**Task prompt:**
Pull out every line of the data below that contains the string "look". Case counts, so match capital and lowercase letters exactly.

**Data for this exercise:**
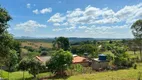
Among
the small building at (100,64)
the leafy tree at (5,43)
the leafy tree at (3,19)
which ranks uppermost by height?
the leafy tree at (3,19)

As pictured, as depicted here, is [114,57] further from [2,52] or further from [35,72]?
[2,52]

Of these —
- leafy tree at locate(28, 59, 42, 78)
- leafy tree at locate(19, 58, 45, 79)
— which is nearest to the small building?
leafy tree at locate(28, 59, 42, 78)

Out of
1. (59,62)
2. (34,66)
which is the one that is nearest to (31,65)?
(34,66)

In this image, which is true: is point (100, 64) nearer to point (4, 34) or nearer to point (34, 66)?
point (34, 66)

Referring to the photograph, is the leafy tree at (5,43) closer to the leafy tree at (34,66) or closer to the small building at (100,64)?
the leafy tree at (34,66)

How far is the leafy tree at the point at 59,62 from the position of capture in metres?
31.5

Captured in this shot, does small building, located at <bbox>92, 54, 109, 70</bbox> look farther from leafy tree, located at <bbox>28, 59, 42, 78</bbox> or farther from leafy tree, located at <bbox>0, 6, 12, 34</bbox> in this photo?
leafy tree, located at <bbox>0, 6, 12, 34</bbox>

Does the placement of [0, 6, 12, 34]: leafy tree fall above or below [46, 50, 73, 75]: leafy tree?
above

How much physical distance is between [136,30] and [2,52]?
123ft

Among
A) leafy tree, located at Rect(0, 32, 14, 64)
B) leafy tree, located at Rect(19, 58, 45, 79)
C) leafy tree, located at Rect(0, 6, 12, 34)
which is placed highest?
leafy tree, located at Rect(0, 6, 12, 34)

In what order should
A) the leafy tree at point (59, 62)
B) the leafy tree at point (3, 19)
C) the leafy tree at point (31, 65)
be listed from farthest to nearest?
the leafy tree at point (59, 62), the leafy tree at point (31, 65), the leafy tree at point (3, 19)

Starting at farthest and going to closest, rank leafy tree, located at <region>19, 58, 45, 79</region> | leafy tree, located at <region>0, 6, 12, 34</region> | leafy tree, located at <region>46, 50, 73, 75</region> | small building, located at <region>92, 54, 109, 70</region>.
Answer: small building, located at <region>92, 54, 109, 70</region>
leafy tree, located at <region>46, 50, 73, 75</region>
leafy tree, located at <region>19, 58, 45, 79</region>
leafy tree, located at <region>0, 6, 12, 34</region>

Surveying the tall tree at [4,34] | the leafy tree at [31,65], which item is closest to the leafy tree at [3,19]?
the tall tree at [4,34]

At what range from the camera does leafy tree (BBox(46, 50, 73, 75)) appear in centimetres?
3153
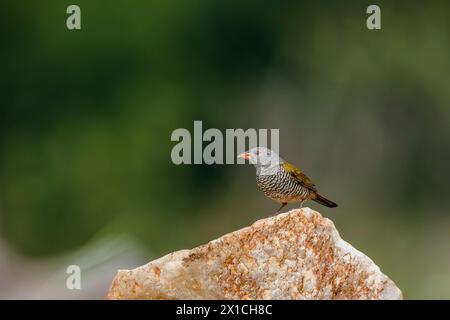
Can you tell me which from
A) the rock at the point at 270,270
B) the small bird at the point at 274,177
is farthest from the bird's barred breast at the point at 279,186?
the rock at the point at 270,270

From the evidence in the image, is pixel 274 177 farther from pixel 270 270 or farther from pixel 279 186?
pixel 270 270

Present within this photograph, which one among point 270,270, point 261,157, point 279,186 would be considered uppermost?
point 261,157

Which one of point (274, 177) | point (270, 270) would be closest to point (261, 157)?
point (274, 177)

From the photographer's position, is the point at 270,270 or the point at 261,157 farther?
the point at 261,157

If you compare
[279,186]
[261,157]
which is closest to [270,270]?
[279,186]

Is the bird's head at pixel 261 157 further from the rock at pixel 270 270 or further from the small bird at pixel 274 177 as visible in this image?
the rock at pixel 270 270

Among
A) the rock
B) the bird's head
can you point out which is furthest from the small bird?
the rock

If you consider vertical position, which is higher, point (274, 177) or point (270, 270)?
point (274, 177)
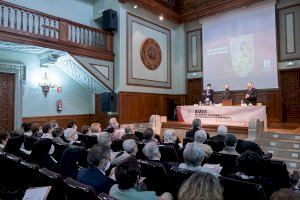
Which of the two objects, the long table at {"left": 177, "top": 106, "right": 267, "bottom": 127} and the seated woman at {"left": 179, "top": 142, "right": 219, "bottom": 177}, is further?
the long table at {"left": 177, "top": 106, "right": 267, "bottom": 127}

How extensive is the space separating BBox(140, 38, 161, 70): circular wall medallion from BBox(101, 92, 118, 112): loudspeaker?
192 centimetres

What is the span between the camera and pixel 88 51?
7.45 meters

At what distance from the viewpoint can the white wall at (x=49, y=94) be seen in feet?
24.2

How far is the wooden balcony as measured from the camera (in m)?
5.91

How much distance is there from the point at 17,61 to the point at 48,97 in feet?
4.52

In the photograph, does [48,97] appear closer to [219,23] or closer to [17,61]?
[17,61]

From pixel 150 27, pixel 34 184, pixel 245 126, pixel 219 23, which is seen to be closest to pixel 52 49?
pixel 150 27

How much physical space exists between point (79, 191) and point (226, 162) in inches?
70.4

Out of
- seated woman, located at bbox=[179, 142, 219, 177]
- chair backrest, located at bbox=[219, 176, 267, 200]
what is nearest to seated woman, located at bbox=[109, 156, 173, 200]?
chair backrest, located at bbox=[219, 176, 267, 200]

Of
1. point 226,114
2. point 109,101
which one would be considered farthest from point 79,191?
point 109,101

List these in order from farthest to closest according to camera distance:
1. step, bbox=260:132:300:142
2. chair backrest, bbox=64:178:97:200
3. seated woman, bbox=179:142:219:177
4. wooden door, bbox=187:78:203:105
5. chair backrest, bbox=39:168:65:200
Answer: wooden door, bbox=187:78:203:105 < step, bbox=260:132:300:142 < seated woman, bbox=179:142:219:177 < chair backrest, bbox=39:168:65:200 < chair backrest, bbox=64:178:97:200

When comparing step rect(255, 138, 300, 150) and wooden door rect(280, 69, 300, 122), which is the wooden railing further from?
wooden door rect(280, 69, 300, 122)

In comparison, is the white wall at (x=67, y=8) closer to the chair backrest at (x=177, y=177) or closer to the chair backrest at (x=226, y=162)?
the chair backrest at (x=226, y=162)

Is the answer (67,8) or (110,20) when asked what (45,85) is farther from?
(110,20)
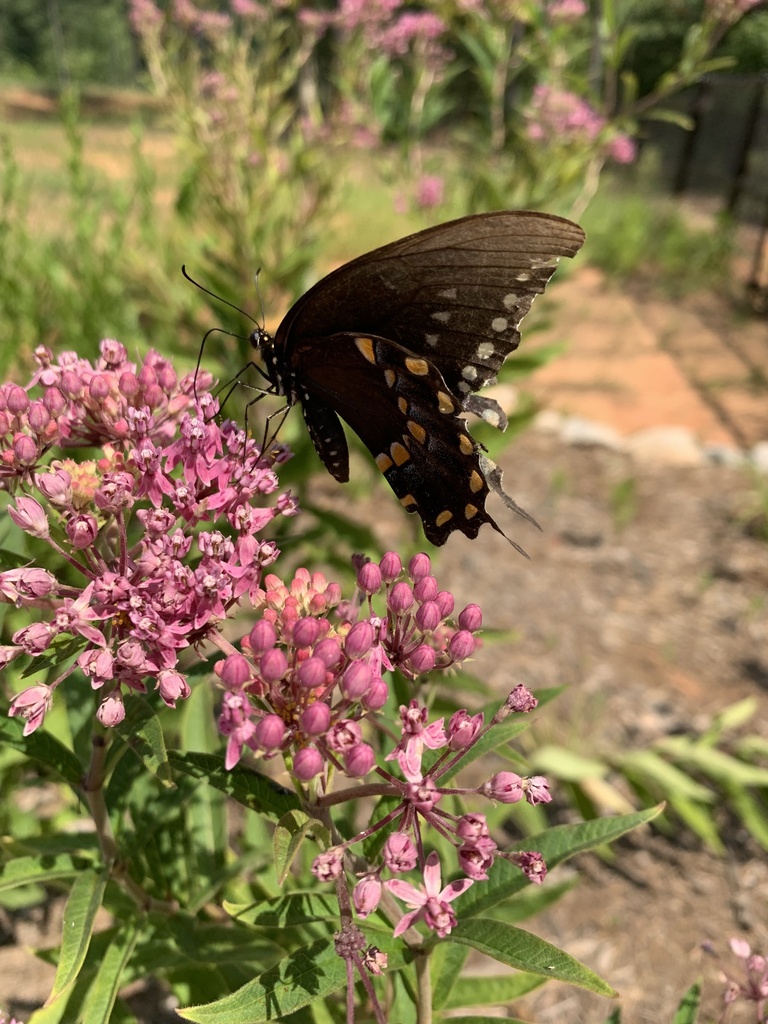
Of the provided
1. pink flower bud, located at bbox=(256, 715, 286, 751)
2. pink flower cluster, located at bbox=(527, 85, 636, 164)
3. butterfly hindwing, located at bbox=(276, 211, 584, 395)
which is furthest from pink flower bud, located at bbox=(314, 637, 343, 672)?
pink flower cluster, located at bbox=(527, 85, 636, 164)

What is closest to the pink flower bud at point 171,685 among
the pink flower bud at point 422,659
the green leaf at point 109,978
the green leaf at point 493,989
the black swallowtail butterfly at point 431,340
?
the pink flower bud at point 422,659

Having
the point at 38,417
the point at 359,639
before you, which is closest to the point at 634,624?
A: the point at 359,639

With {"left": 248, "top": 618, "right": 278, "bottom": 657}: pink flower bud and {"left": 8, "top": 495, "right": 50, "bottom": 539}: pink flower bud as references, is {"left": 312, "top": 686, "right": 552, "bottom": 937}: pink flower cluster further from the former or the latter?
{"left": 8, "top": 495, "right": 50, "bottom": 539}: pink flower bud

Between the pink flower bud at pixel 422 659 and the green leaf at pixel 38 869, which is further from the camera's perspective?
the green leaf at pixel 38 869

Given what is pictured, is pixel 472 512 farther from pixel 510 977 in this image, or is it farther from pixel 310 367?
pixel 510 977

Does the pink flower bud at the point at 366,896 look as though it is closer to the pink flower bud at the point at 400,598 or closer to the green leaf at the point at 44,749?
the pink flower bud at the point at 400,598

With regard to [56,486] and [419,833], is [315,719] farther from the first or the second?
[56,486]

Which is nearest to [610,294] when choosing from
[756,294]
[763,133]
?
[756,294]
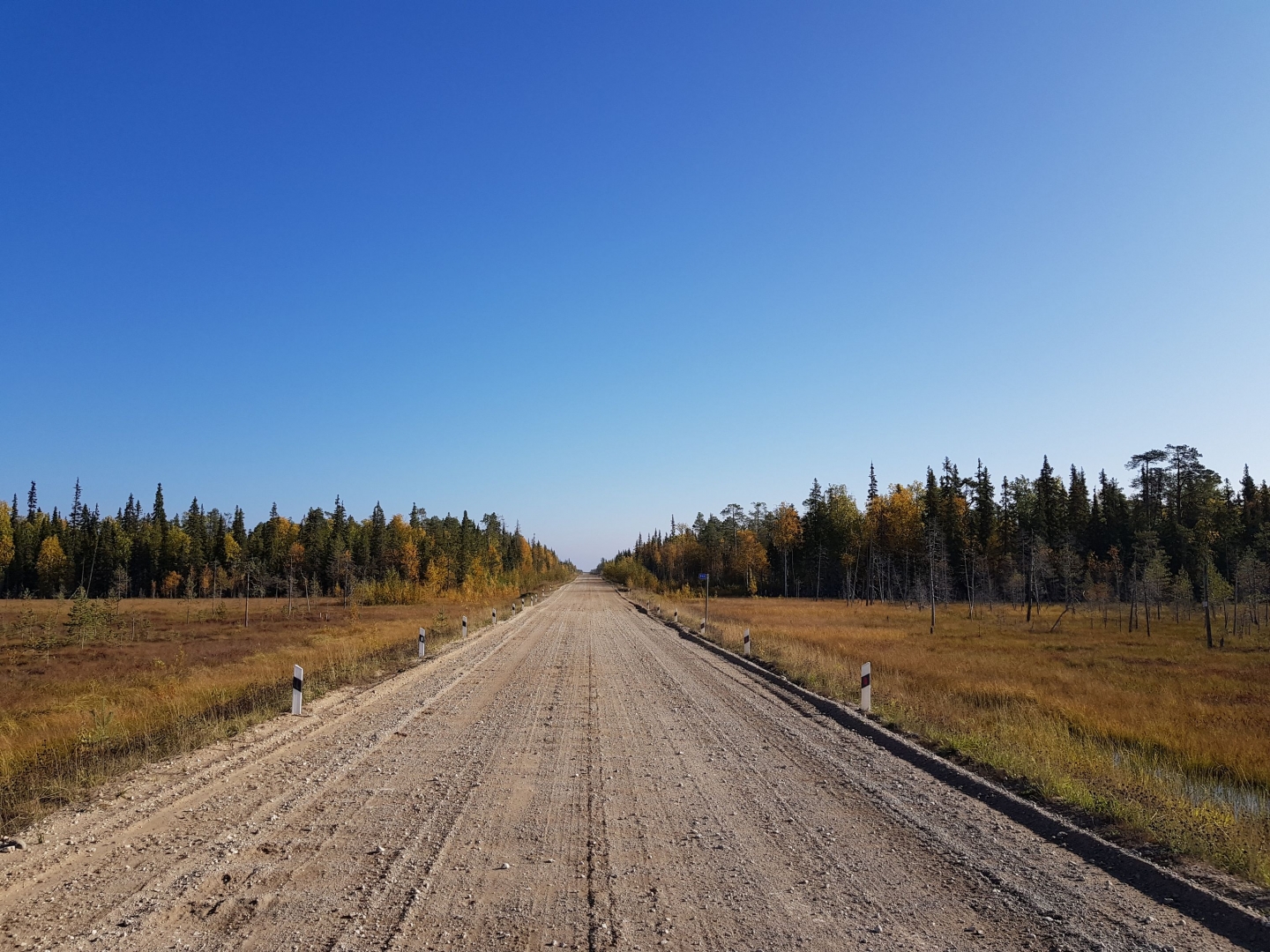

**Task response:**
Captured in this shot, does small building, located at <bbox>92, 54, 109, 70</bbox> look farther from leafy tree, located at <bbox>28, 59, 42, 78</bbox> or farther from leafy tree, located at <bbox>0, 6, 12, 34</bbox> in this photo?
Does the pink flower bud at the point at 366,896 look as though it is closer to the pink flower bud at the point at 400,598 or closer to the green leaf at the point at 44,749?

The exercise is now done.